[18F]BF3-BPA Injection for PET Imaging Study of Gliomas in the Brain

Not Applicable

Recruiting

• Conditions: Positron Emission Tomography; Cerebral Gliosis

• Registration Number: NCT06148207
• Lead Sponsor: Huashan Hospital

Brief Summary

In this clinical study, we proposed to perform \[18F\]BF3-BPA PET imaging in subjects with gliomas, to observe the binding ability and non-specific binding of the tracer to glioma lesions in vivo, and at the same time to evaluate the effectiveness of \[18F\]BF3-BPA in the diagnosis and differential diagnosis of glioma, and to evaluate the tolerability and safety of the tracer and the imaging method. The efficacy of \[18F\]BF3-BPA in the diagnosis and differential diagnosis of gliomas will be evaluated, as well as the tolerability and safety of this tracer and imaging method.

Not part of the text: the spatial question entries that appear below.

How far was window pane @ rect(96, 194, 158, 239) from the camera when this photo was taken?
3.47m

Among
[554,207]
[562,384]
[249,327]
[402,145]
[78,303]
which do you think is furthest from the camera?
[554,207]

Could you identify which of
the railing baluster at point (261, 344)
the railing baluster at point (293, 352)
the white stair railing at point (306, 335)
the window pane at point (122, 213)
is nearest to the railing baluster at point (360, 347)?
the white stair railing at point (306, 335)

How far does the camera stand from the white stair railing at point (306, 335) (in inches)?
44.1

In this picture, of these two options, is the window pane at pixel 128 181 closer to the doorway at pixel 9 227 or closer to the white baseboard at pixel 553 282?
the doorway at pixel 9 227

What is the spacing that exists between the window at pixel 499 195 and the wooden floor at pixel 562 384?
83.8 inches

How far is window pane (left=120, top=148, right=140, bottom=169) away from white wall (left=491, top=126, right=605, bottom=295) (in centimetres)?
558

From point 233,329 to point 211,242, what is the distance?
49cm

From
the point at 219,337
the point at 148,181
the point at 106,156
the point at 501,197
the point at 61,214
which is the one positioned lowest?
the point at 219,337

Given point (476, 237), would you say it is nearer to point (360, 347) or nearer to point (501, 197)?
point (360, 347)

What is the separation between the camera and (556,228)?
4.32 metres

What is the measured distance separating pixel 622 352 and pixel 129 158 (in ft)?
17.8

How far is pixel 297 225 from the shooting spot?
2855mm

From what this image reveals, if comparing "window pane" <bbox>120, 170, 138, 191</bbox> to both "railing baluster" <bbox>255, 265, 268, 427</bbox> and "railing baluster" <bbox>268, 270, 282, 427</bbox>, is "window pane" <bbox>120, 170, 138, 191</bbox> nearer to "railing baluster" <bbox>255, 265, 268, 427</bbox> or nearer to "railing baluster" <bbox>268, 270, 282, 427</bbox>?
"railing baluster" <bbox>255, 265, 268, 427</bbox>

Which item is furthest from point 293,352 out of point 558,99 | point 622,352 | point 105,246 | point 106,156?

This study will provide a new method for in vivo imaging of gliomas and provide a clear and intuitive imaging basis for clinical diagnosis, differential diagnosis and treatment.

Detailed Description

Not available

Study Timeline

• Study Start: 2023-09-01
• Status Verified: 2023-11
• Study First Submitted: 2023-11-19
• Study First Submitted QC: 2023-11-19
• Last Update Submitted: 2023-11-19
• Study First Posted: 2023-11-28
• Last Update Posted: 2023-11-28
• Primary Completion: 2025-06-13
• Study Completion: 2025-09-01

Recruitment & Eligibility

• Status: RECRUITING
• Sex: All
• Target Recruitment: 80

Inclusion Criteria

• 1. Patients with suspicious brain gliomas:

• Patients diagnosed by the investigator, based on symptoms, course of disease, and MRI of the head, as having a suspected high- or low-grade brain glioma, scheduled for brain tumor resection, and with no contraindications to surgery;

• No prior and/or current surgery, radiotherapy, or puncture biopsy (other than treatment for symptomatic relief) for brain tumors;

• No other primary malignant tumor. 2. age ≥ 18 years; 3. Eastern Cooperative Oncology Group (ECOG) 0-2; 4. adequate organ function:

• Platelet count >100 x 109/L;

• Urea/urea nitrogen and serum creatinine <1.5 times upper limit of normal (ULN);

• Aspartate aminotransferase (AST) and alanine aminotransferase (ALT) < 2.5 times ULN.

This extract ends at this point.